Menteri Koordinator Bidang Pangan, Zulkifli Hasan (Zulhas) dalam rapat koordinasi terbatas di kantornya, Kamis (6/8) mengatakan, tata kelola SPPG di wilayah 3T dipastikan rampung dalam waktu dekat.
"Kami tadi sudah menyelesaikan, sudah rapat hari ini memutuskan yang 3T akan selesai dalam minggu ini, karena minggu lalu kita rapat satu bulan, ternyata dalam satu minggu ini Insyaallah bisa kita selesaikan yang 3T," ujarnya.
Zulhas mengatakan, pembenahan tata kelola SPPG di wilayah 3 T diprioritaskan karena disana banyak kasus stunting atau kekurangan gizi secara kronis.
Buat dia, anak-anak yang berada di kawasan tersebut harus diprioritaskan untuk mendapatkan MBG.
Tak hanya itu, penerima manfaat MGB juga tidak hanya anak sekolah, melainkan golongan 3B (Balita, Busui, dan Bumil) juga menjadi prioritas.

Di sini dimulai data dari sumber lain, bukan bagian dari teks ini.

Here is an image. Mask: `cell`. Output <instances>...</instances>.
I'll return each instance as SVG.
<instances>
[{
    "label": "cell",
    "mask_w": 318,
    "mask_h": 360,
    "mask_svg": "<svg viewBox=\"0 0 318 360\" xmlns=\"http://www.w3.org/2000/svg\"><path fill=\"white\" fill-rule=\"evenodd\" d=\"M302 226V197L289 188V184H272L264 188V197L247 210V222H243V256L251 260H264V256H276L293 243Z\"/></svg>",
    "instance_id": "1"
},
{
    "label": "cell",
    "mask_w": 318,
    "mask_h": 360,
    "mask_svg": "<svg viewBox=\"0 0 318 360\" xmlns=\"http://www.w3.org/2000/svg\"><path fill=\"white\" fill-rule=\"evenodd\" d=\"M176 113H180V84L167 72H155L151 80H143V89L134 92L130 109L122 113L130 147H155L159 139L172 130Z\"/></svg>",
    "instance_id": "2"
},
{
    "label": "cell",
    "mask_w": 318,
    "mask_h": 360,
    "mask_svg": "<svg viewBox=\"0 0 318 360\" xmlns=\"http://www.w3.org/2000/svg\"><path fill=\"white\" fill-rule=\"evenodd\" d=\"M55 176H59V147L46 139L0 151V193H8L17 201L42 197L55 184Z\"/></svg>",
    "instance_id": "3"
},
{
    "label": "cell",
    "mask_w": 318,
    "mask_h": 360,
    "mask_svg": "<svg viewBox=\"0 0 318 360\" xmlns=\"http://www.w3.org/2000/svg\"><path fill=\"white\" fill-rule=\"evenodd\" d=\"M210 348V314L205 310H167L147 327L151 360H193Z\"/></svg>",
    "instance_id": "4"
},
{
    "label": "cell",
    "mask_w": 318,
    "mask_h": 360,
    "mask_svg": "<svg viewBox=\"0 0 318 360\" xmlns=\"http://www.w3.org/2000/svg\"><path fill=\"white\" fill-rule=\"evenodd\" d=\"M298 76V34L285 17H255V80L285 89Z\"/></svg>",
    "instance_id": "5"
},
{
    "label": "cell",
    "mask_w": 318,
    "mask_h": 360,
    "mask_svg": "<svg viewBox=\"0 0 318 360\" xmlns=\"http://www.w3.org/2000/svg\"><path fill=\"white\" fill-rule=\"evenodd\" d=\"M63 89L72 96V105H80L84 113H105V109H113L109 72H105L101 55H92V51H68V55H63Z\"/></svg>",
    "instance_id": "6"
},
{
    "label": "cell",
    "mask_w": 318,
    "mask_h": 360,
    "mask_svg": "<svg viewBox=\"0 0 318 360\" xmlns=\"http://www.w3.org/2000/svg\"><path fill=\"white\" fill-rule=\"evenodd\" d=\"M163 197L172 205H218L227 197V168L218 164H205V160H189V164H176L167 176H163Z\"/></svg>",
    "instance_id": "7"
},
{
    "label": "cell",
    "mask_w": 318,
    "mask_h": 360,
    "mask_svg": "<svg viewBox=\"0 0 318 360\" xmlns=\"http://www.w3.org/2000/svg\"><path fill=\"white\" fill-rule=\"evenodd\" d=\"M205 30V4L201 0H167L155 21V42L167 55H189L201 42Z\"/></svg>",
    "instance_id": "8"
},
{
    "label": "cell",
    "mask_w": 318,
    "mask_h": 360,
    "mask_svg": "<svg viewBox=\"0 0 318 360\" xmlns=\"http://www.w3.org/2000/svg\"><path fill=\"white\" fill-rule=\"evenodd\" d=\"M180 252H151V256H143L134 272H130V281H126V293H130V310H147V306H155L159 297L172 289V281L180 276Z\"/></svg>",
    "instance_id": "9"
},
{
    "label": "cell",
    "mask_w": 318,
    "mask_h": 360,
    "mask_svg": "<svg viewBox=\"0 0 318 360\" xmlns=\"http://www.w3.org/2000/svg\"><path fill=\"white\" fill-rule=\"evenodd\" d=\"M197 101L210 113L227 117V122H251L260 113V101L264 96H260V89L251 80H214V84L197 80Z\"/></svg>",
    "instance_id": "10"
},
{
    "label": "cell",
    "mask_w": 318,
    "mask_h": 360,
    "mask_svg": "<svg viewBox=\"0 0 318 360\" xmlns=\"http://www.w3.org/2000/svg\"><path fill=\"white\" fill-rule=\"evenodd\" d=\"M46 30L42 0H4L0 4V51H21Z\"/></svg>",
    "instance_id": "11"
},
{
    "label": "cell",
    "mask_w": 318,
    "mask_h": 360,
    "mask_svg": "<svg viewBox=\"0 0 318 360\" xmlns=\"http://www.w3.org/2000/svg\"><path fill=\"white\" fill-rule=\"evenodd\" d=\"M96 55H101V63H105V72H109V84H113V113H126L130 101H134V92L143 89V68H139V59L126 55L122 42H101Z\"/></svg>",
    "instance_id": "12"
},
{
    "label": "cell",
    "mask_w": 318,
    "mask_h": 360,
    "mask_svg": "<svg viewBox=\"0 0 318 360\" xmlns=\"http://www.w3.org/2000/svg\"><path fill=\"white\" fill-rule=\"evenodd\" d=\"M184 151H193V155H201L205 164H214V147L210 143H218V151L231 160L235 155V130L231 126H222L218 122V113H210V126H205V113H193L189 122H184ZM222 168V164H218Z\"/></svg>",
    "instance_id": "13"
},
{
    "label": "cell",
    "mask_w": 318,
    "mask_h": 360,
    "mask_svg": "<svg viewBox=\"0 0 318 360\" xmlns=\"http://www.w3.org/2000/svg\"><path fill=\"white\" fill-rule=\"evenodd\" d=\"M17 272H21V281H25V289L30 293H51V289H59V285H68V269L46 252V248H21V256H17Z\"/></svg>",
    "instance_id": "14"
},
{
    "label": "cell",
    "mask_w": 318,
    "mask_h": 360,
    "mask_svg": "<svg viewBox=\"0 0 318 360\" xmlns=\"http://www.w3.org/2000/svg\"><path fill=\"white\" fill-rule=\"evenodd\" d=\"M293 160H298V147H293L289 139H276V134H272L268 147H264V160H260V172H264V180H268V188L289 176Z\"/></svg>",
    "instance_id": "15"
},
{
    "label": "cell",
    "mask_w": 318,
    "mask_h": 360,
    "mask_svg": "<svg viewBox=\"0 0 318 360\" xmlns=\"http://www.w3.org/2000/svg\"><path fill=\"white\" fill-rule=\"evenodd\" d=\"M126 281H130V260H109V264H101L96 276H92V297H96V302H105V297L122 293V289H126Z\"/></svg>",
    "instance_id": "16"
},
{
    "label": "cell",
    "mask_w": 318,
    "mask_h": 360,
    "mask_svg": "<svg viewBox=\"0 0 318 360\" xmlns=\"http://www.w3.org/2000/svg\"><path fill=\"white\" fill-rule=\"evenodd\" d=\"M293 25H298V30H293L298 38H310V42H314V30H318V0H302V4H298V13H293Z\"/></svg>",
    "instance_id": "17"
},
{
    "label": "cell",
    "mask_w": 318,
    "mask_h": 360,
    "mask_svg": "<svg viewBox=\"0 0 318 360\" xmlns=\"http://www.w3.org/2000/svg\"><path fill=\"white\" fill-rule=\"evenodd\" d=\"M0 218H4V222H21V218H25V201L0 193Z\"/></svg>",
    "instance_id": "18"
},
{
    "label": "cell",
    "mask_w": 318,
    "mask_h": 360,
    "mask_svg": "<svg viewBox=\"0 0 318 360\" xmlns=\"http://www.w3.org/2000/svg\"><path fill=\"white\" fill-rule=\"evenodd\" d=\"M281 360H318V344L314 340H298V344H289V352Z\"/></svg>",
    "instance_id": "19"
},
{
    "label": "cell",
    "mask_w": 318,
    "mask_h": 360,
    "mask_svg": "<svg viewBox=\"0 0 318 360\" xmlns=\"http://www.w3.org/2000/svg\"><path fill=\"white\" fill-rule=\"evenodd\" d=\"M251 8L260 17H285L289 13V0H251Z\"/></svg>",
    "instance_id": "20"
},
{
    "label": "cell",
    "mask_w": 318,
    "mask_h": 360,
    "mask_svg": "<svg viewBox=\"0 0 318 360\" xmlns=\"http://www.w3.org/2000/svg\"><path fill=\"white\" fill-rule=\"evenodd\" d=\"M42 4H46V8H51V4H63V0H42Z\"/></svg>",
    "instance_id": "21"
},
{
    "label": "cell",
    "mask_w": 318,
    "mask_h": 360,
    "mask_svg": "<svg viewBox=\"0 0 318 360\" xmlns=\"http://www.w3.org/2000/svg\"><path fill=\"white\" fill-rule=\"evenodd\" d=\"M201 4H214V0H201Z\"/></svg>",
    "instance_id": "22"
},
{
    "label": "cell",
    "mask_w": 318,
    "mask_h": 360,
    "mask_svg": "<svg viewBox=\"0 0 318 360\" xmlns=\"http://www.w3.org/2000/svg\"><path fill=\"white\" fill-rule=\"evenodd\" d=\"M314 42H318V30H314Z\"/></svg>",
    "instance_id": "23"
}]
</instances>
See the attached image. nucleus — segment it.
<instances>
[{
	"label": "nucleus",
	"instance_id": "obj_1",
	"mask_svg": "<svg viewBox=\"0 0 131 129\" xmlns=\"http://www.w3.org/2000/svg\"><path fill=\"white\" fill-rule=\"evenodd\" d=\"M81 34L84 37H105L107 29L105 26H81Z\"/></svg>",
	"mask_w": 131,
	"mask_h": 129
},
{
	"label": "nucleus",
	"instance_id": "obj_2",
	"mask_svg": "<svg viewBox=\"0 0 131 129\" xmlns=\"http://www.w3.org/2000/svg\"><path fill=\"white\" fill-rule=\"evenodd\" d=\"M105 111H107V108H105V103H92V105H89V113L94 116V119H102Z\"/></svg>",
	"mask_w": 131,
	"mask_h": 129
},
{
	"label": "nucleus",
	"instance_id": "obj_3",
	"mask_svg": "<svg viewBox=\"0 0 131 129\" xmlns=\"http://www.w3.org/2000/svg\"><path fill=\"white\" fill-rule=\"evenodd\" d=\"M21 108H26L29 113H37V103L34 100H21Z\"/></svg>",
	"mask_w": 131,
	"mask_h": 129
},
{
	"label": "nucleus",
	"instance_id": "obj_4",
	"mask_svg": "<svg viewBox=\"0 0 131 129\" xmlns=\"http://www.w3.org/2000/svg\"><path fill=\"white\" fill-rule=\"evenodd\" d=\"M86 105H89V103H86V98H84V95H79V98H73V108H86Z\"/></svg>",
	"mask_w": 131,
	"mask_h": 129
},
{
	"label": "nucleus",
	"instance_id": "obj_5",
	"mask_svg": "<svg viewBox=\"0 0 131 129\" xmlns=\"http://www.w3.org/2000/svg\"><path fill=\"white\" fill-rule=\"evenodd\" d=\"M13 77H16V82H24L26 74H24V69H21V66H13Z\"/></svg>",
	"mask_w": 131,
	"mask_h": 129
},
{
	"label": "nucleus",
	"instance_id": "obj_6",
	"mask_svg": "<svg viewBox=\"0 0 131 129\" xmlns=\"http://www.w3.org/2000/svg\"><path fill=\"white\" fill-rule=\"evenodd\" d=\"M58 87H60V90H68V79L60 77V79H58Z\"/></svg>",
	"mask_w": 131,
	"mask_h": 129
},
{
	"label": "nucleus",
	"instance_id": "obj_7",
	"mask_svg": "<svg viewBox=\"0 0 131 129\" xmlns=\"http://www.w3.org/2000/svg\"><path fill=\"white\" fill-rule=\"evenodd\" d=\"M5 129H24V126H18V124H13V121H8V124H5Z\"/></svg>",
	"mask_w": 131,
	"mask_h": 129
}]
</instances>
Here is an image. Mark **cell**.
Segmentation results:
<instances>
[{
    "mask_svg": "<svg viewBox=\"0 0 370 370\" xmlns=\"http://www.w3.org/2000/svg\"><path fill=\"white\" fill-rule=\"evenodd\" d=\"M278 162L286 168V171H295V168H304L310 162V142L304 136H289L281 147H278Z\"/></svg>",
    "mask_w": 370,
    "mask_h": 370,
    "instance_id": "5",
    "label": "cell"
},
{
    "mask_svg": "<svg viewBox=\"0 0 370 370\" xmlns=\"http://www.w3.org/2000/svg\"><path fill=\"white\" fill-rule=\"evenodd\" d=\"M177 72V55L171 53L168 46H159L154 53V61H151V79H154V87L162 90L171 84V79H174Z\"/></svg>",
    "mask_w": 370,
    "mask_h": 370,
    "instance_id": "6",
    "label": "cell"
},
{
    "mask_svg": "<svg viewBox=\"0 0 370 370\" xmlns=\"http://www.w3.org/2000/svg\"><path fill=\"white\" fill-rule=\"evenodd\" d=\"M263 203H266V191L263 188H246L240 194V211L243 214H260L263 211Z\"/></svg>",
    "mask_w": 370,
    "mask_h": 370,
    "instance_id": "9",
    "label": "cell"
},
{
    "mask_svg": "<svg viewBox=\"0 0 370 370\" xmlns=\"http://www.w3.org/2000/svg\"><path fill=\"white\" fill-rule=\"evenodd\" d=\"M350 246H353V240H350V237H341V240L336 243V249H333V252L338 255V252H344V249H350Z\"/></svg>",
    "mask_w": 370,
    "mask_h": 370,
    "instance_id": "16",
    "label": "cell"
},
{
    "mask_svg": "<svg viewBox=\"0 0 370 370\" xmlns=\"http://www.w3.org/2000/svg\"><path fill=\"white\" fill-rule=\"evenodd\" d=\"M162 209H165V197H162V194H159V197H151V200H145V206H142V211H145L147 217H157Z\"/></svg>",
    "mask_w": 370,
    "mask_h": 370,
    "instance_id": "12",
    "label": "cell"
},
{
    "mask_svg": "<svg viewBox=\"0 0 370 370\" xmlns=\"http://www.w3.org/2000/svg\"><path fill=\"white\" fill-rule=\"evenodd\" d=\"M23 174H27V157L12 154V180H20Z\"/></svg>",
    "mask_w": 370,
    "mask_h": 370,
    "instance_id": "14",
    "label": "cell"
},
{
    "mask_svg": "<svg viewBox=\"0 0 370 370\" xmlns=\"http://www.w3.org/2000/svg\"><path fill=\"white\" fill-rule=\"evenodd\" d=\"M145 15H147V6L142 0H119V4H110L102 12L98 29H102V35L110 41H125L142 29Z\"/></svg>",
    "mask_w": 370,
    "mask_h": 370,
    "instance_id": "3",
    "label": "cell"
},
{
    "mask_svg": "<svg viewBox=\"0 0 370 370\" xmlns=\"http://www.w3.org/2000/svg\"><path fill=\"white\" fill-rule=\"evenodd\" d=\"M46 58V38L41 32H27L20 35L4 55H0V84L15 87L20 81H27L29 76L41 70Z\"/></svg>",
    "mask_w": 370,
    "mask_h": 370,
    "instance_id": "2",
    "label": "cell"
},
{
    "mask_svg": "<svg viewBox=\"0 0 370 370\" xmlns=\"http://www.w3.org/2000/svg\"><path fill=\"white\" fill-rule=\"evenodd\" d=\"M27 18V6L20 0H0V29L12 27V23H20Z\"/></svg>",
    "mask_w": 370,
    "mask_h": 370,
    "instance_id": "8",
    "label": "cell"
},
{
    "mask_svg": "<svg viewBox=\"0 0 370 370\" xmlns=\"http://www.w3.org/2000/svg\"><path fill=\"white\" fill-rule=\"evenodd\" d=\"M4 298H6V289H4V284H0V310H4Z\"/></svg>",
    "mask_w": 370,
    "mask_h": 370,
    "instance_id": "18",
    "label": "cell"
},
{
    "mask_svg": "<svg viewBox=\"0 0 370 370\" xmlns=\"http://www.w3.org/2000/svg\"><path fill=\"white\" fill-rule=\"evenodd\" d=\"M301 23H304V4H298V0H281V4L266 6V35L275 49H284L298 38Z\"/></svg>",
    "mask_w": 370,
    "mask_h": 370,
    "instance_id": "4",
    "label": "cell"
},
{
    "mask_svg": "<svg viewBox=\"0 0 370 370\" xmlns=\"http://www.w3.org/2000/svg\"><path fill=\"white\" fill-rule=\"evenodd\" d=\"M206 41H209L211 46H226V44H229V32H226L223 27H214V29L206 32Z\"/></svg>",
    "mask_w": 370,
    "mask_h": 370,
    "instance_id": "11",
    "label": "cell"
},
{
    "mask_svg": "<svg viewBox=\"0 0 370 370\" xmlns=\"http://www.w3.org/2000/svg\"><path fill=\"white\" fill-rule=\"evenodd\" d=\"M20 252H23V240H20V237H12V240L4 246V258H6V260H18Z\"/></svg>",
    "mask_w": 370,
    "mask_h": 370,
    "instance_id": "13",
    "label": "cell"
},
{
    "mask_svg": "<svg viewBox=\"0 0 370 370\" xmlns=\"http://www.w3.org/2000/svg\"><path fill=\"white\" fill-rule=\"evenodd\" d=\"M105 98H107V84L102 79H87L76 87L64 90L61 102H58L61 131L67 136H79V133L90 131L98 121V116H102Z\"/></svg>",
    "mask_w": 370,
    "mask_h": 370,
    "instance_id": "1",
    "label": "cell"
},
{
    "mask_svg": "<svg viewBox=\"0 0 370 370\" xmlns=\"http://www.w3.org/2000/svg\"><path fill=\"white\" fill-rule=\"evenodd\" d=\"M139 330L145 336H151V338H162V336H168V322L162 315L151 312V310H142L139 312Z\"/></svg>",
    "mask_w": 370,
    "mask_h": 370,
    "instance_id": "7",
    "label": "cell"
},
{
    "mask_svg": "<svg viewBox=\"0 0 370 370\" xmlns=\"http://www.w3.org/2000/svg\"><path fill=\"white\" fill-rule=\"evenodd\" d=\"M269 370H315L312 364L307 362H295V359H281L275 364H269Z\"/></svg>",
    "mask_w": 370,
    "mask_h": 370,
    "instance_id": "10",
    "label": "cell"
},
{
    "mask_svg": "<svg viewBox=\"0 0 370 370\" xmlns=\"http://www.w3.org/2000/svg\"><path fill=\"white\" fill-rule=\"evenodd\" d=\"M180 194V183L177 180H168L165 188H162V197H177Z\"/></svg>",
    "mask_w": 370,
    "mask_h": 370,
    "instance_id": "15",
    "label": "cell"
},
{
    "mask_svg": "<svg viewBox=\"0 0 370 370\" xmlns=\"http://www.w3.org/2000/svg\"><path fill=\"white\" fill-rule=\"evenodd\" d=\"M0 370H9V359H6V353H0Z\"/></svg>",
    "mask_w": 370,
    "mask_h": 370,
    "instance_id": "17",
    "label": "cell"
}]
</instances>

"Juga fokus kepada 3B, Ibu Hamil, Ibu Menyusui, dan Balita sudah ketemu angkanya, 11,15 juta. Dan untuk pencegahan stunting ini harus dilakukan sejak anak-anak masih berada di dalam kandungan hingga balita," imbuh dia.
Zulhas yang merupakan Ketua Umum Partai PAN ini sudah memprediksi, penerima manfaat MBG apabila digabung dengan golongan 3B, maka jumlahnya sekitar 63 juta di tahun 2027.
Hanya saja, dirinya mengaku data tersebut belum final karena masih harus dihitung kembali agar semua penerima manfaat bisa merasakan MBG.
Dengan banyaknya penerima mamfaat sehingga membuat pemerintah meminta agar semua SPPG dapat memenuhi standar dan syarat.
Salah satunya, adalah memiliki Sertifikat Laik Higiene Sanitasi (SLHS).
Dalam kesempatan yang sama, Kepala BGN, Sudaryono mengakui, sebagian SPPG belum memiliki SLHS, namun sudah beroperasi selama ini.
Oleh karena itu, Sudaryono memberikan waktu sampai tanggal 10 Agustus 2026 untuk para SPPG mengurus SLHS.
Apabila tak kunjung diurus, maka BGN tak segan mencabut surat izin beroperasi tempat tersebut.
“SLHS ini bukan kok SLHS-nya baik, cukup atau enggak, ini antara nol atau satu. You memenuhi persyaratan SLHS atau tidak. Kalau enggak, tutup permanen," ucapnya.